Potential of ring with sphere inside it

[adamp121]

Homework Statement

Hi,

I'm trying to find the potential of conducting grounded sphere with radius Rs which located in the center of charged ring with Rr (>Rs) with charge density λ, h meters up to the z axis (see the attached images)


Rs=4.3[cm]
Rr=6.6[cm]
h=13.1[cm]
λ=1.0[esu/cm]

The answer should be 0.81023024

2. The attempt at a solution

The sphere potential is easy one -
\Phi ring=\frac{2\pi Rr\lambda}{\sqrt{z^2+Rr^2}}
But how do I get the potential of the sphere?
I've tried to use the image charged method, but I can't get to the right answer.
Can somebody help me?

Thanks,
Adam

 

[haruspex]

I'm trying to find the potential of conducting grounded sphere

Doesn't sound too hard . Am I missing something?

 

[adamp121]

Can you give me some clue about the calculation of the sphere's potential?

 

[Saitama]

Can you give me some clue about the calculation of the sphere's potential?

□ □ □ □ □ □ □

Work to complete:
Reproduce the forum thread above word for word, from "The sphere potential" up to and including "the right answer.".

(Spatial questions based on scenes)
□ □ □ □ □ □ □

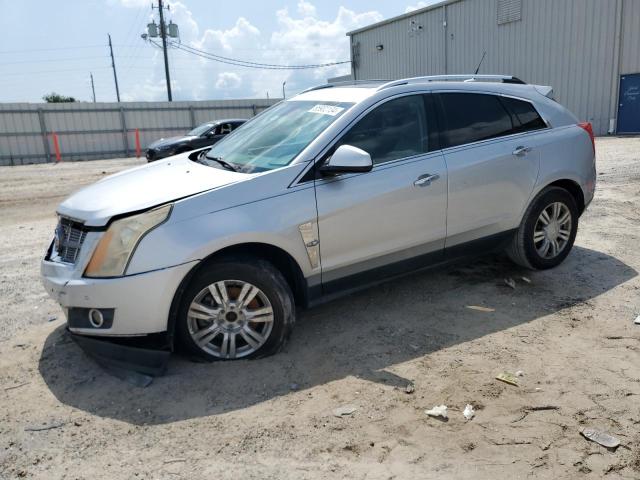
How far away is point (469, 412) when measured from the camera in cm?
303

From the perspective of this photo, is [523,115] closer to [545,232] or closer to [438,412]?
[545,232]

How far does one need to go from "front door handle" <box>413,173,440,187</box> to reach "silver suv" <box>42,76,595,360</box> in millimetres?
11

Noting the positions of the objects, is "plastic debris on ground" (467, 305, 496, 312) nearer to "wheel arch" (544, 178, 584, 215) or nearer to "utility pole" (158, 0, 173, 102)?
"wheel arch" (544, 178, 584, 215)

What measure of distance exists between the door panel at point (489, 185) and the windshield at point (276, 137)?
1.06 m

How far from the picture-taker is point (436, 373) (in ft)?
11.4

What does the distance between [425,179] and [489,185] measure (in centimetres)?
71

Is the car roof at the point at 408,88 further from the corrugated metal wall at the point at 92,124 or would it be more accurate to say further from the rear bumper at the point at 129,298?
the corrugated metal wall at the point at 92,124

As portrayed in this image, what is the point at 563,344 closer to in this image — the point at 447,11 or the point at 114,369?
the point at 114,369

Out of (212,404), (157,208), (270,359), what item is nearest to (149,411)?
(212,404)

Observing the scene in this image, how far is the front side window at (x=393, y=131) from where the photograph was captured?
13.0ft

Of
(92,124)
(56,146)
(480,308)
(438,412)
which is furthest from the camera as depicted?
(92,124)

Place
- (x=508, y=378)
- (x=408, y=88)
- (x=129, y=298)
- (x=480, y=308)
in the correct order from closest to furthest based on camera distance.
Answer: (x=129, y=298)
(x=508, y=378)
(x=408, y=88)
(x=480, y=308)

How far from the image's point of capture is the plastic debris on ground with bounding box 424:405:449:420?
301 centimetres

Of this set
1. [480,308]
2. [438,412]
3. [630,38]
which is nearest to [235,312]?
[438,412]
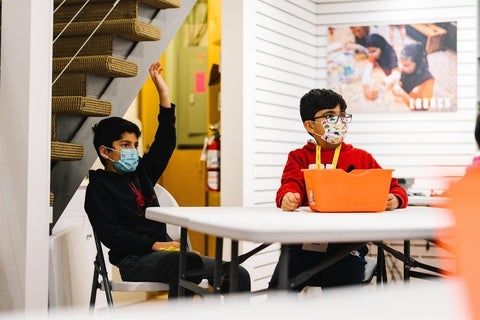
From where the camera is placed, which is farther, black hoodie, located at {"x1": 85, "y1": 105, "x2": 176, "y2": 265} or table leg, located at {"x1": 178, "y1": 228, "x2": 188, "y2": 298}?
black hoodie, located at {"x1": 85, "y1": 105, "x2": 176, "y2": 265}

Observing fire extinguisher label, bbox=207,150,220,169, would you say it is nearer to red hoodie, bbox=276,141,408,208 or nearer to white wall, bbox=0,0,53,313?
red hoodie, bbox=276,141,408,208

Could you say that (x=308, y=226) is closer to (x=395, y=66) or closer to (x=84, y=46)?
(x=84, y=46)

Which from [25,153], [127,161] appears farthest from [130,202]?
[25,153]

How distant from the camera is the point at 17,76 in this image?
11.1ft

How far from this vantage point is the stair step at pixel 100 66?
3.90 m

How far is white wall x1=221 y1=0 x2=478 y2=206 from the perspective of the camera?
5.26 meters

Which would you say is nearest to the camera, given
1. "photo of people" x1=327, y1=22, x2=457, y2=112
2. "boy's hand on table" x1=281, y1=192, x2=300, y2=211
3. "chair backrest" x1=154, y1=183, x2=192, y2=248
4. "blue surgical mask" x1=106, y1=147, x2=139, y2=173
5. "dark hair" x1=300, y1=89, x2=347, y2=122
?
"boy's hand on table" x1=281, y1=192, x2=300, y2=211

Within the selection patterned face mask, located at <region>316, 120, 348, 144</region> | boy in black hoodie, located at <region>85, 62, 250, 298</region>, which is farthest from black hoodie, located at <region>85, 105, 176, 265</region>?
patterned face mask, located at <region>316, 120, 348, 144</region>

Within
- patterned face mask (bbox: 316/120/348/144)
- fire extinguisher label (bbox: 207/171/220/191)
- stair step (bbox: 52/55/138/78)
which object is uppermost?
stair step (bbox: 52/55/138/78)

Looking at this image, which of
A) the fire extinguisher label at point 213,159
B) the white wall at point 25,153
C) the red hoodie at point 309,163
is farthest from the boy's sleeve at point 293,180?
the fire extinguisher label at point 213,159

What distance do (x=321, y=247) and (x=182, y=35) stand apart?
186 inches

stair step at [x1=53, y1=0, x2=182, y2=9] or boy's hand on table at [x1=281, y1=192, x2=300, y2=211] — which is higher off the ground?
stair step at [x1=53, y1=0, x2=182, y2=9]

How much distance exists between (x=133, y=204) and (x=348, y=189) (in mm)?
1334

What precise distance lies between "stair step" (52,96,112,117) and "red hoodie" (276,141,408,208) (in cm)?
118
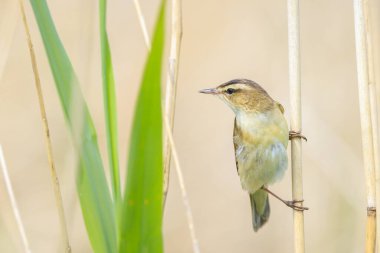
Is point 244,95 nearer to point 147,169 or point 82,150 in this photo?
point 82,150

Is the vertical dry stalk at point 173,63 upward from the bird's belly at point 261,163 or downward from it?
upward

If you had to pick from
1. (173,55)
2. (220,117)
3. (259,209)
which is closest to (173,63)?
(173,55)

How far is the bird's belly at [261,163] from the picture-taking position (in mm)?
2627

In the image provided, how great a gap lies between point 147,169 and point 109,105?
12.1 inches

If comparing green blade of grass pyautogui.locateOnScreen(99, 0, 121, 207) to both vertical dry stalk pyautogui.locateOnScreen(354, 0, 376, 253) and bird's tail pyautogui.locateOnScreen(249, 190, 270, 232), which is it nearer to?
vertical dry stalk pyautogui.locateOnScreen(354, 0, 376, 253)

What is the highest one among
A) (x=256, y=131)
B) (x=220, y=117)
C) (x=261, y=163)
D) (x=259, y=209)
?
(x=220, y=117)

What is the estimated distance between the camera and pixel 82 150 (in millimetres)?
1515

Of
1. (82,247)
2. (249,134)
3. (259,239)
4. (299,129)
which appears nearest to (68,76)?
(299,129)

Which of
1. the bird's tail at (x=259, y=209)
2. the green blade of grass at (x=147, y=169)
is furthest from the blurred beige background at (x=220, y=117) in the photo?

□ □ □ □ □ □ □

Final result:
The sphere potential is easy one -
\Phi ring=\frac{2\pi Rr\lambda}{\sqrt{z^2+Rr^2}}
But how do I get the potential of the sphere?
I've tried to use the image charged method, but I can't get to the right answer.